And now, little children, abide in Him, that when He appears, we may have confidence and not be ashamed before Him at His coming. 1 John 2:28 (NIV)
Dear John – Part 1
In his gospel, John called those he wrote to, “dear children.” If someone called me a “dear child,” I’d cringe! But John wasn’t being condescending. In Greek, dear children translates into “my born ones” and was a way of describing being “born again.” Its the same thing that Jesus spoke to Nicodemus about in John 3.
Rebirth.
Nicodemus asked, “How can anyone be born who has already been born and grown up? You can’t re-enter your mother’s womb and be born again. What are you saying with this ‘born-from-above’ talk?”
“You’re not listening,” Jesus said. “Let me say it again. Unless a person submits to this original creation — the ‘wind-hovering-over-the-water’ creation, the invisible moving the visible, a baptism into a new life—it’s not possible to enter God’s kingdom. When you look at a baby, it’s just that: a body you can look at and touch. But the person who takes shape within is formed by something you can’t see and touch—the Spirit—and becomes a living spirit.”
We’ve all been born. (captain obvious). Yet, we all experience different rebirths throughout our lives. Tragedy often births something within us. Success can birth something within us. An experience, traveling, love, hopes, opportunities… all these things can birth something new within our lives that changes us and the direction we live in.
I was born in Gosford Hospital, and my family has both Scottish and English heritage. Jesse (husband) was born in Melbourne hospital and has Italian and English heritage. We have a physical point of origin that influences who we are and how we live our lives.

Dataset entries:
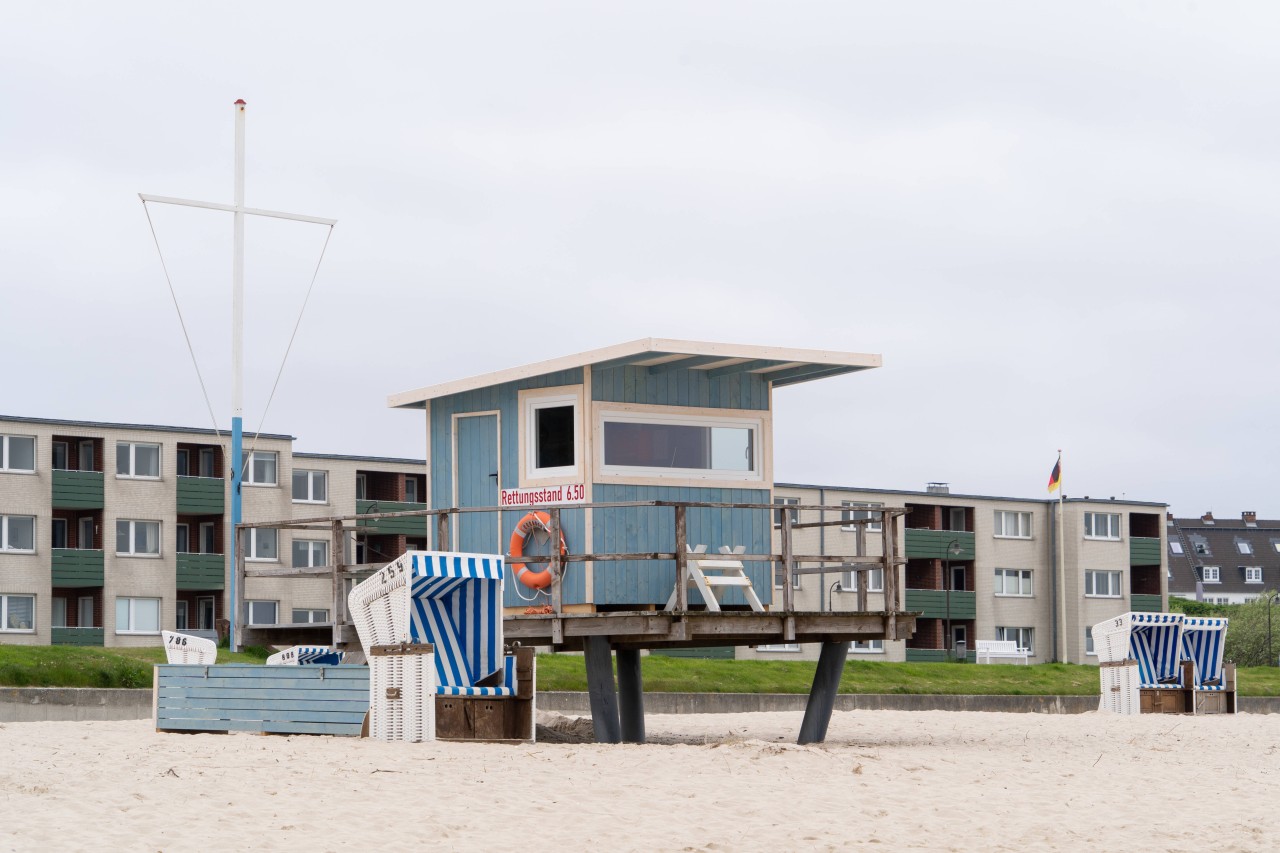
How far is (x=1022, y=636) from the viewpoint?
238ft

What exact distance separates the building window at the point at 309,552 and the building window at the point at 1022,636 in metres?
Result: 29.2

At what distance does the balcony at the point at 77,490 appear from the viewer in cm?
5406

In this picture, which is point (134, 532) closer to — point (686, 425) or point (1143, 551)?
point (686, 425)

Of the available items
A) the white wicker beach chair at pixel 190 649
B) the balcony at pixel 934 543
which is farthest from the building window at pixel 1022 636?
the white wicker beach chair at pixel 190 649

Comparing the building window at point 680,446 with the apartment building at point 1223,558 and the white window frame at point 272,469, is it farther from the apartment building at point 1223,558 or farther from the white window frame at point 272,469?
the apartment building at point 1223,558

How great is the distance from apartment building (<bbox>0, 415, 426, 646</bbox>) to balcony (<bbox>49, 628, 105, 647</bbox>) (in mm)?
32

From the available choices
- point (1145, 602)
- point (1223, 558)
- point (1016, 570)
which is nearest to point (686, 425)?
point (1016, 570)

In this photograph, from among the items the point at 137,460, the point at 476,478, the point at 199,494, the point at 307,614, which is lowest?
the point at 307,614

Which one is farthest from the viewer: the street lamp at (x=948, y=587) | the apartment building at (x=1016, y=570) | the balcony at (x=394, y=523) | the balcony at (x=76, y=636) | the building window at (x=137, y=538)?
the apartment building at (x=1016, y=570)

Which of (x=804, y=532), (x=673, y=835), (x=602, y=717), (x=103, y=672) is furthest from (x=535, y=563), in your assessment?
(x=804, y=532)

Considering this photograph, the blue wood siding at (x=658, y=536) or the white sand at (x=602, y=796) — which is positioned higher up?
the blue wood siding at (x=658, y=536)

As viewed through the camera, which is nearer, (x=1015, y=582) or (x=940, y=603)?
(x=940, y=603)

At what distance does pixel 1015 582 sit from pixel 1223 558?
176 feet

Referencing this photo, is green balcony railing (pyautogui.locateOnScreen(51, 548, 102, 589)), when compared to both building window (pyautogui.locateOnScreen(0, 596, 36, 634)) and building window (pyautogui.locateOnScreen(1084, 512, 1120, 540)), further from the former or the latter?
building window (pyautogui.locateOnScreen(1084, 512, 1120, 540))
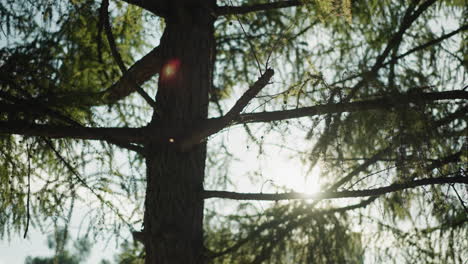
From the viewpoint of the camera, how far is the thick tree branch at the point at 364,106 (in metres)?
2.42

---

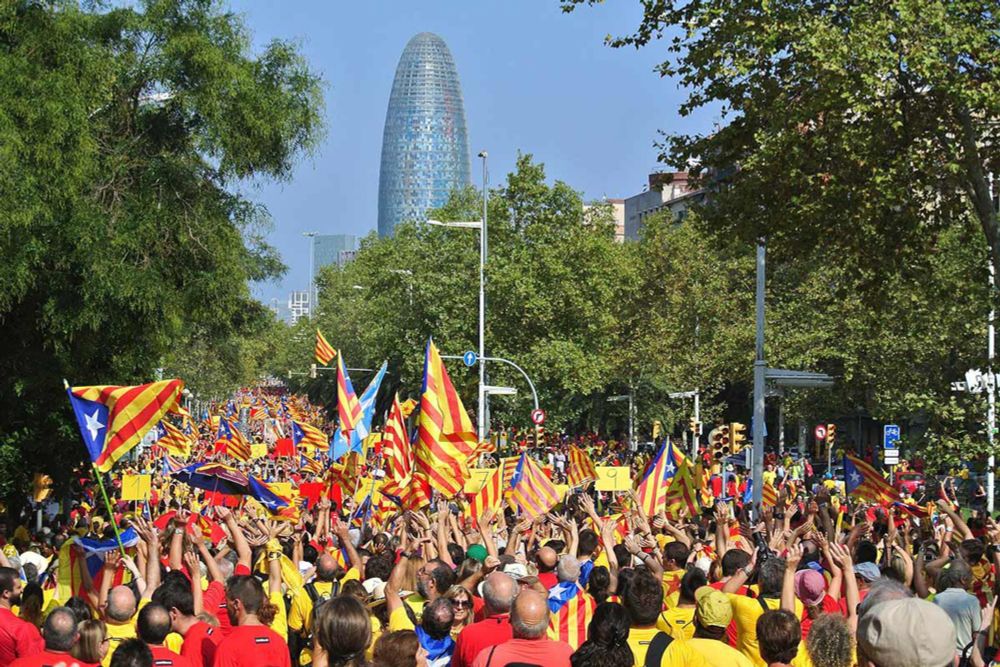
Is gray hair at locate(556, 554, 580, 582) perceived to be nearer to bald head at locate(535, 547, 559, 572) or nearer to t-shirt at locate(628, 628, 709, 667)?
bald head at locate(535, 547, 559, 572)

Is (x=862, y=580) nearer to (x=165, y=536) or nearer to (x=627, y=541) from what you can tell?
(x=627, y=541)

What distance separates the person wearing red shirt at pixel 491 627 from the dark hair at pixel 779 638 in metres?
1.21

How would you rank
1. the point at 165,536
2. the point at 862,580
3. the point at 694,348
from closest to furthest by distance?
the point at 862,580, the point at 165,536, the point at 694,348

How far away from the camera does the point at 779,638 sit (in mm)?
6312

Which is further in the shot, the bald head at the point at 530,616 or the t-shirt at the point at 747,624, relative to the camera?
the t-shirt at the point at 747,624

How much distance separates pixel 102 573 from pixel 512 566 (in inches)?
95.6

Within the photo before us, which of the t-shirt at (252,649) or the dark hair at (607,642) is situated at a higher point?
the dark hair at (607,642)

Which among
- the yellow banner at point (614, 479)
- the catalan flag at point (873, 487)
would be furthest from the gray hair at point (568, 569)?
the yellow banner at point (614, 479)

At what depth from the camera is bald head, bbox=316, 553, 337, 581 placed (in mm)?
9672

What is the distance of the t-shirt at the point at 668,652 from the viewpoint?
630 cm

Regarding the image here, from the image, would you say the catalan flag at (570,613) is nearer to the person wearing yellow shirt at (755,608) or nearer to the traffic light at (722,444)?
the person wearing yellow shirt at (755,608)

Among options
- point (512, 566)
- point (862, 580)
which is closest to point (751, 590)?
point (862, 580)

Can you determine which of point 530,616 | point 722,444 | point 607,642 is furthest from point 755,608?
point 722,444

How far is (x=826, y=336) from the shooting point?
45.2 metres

...

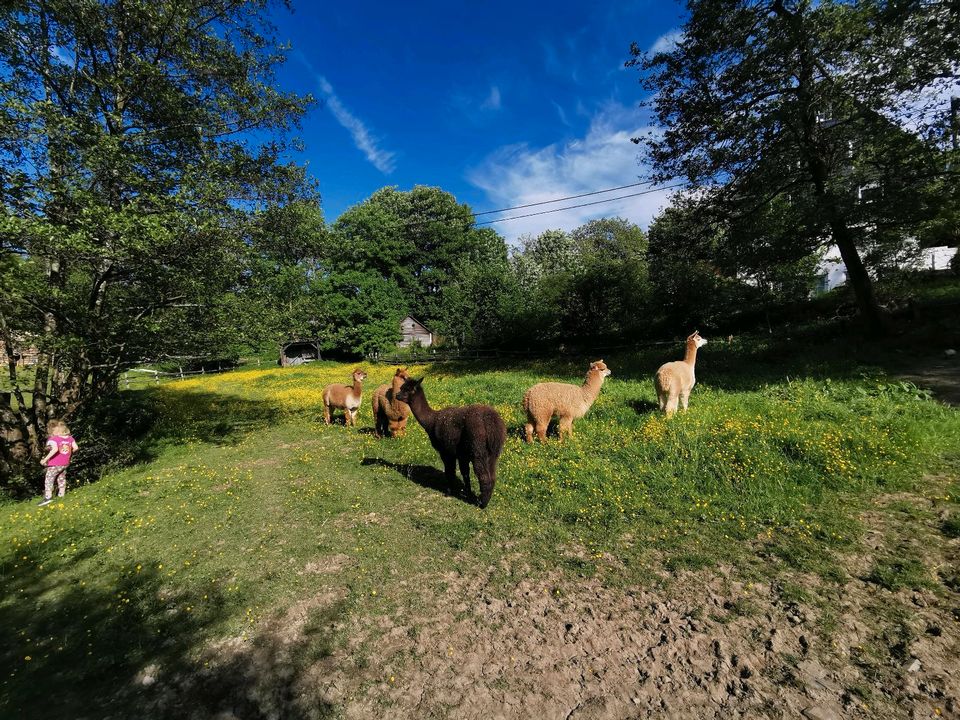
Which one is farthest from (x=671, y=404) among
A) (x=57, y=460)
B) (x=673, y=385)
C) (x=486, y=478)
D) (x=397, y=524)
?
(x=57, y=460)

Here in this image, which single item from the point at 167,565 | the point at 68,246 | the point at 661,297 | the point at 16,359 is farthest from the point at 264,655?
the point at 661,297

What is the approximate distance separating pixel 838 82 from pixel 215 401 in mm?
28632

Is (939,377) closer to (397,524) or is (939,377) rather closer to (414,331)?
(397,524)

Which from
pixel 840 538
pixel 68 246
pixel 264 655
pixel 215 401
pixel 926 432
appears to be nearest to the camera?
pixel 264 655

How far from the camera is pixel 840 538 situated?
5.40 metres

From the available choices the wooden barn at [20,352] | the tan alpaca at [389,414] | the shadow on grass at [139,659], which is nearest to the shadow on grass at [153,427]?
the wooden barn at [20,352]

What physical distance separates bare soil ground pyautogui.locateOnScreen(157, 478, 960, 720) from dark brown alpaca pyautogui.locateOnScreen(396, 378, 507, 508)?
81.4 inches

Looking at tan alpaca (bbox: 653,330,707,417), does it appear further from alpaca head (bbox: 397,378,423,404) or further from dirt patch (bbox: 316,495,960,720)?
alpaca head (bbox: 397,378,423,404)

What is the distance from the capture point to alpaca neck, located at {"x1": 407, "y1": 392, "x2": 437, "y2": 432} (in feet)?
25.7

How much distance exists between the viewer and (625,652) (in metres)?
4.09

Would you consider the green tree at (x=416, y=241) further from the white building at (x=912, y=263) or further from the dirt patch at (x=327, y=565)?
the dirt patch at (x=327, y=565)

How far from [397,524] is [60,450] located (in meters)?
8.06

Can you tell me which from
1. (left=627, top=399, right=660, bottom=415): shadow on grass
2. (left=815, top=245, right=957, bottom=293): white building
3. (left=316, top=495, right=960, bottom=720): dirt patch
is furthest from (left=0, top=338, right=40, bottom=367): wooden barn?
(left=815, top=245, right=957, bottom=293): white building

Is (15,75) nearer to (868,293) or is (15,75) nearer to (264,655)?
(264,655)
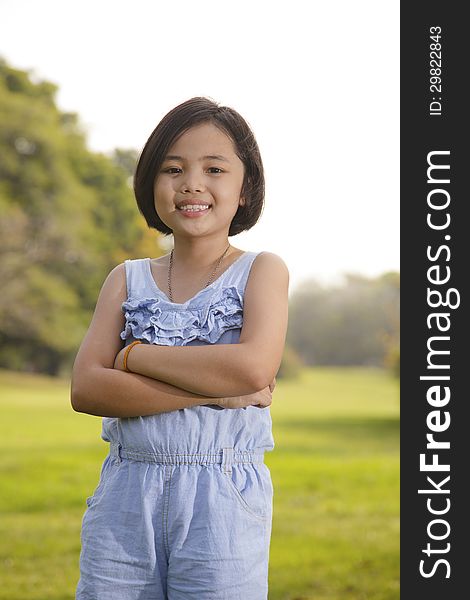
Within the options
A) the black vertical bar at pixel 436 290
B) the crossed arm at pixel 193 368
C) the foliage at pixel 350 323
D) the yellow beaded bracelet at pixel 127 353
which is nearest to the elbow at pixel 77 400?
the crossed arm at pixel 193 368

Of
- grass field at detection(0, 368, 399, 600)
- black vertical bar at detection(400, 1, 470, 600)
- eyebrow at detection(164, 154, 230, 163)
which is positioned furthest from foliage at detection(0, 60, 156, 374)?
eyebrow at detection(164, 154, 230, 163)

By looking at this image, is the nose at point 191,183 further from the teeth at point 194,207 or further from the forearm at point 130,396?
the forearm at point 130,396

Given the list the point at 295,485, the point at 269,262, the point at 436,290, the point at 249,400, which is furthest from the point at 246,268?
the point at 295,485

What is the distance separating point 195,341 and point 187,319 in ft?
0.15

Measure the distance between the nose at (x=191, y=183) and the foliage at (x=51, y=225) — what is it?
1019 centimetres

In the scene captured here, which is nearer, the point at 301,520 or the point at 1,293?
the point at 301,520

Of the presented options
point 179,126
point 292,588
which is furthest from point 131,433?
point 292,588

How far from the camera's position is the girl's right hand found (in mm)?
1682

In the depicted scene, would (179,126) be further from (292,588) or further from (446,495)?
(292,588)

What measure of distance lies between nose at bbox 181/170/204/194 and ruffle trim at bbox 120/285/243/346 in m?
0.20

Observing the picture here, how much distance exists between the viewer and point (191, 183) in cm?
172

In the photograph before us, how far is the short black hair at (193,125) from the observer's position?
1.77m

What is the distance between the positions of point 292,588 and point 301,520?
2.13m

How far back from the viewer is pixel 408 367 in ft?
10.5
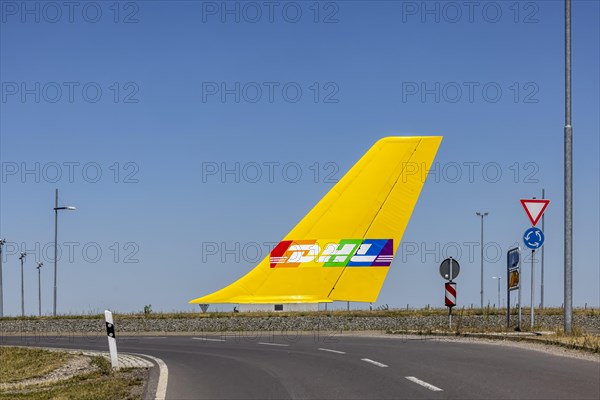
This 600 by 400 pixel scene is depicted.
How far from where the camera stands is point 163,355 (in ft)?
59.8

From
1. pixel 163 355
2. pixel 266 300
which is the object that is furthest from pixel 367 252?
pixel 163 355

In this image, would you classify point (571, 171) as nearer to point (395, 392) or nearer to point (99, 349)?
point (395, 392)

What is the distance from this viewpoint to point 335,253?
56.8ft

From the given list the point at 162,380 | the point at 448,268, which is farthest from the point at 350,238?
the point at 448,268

## Things to do
• A. Check each statement against the devotional on rebirth. Mark it yes or no and quote the exact words that decide it: (i) The writer was born in Melbourne hospital. (ii) In Greek, "dear children" translates into "my born ones." (iii) Nicodemus says a person can re-enter a mother's womb.
• B. According to the devotional on rebirth, what heritage does Jesse have?
The records are separate material, unrelated to the devotional on rebirth.

## Solutions
• A.
(i) No: "I was born in Gosford Hospital"
(ii) Yes: "In Greek, dear children translates into “my born ones”"
(iii) No: "You can’t re-enter your mother’s womb and be born again."

• B. Italian and English heritage.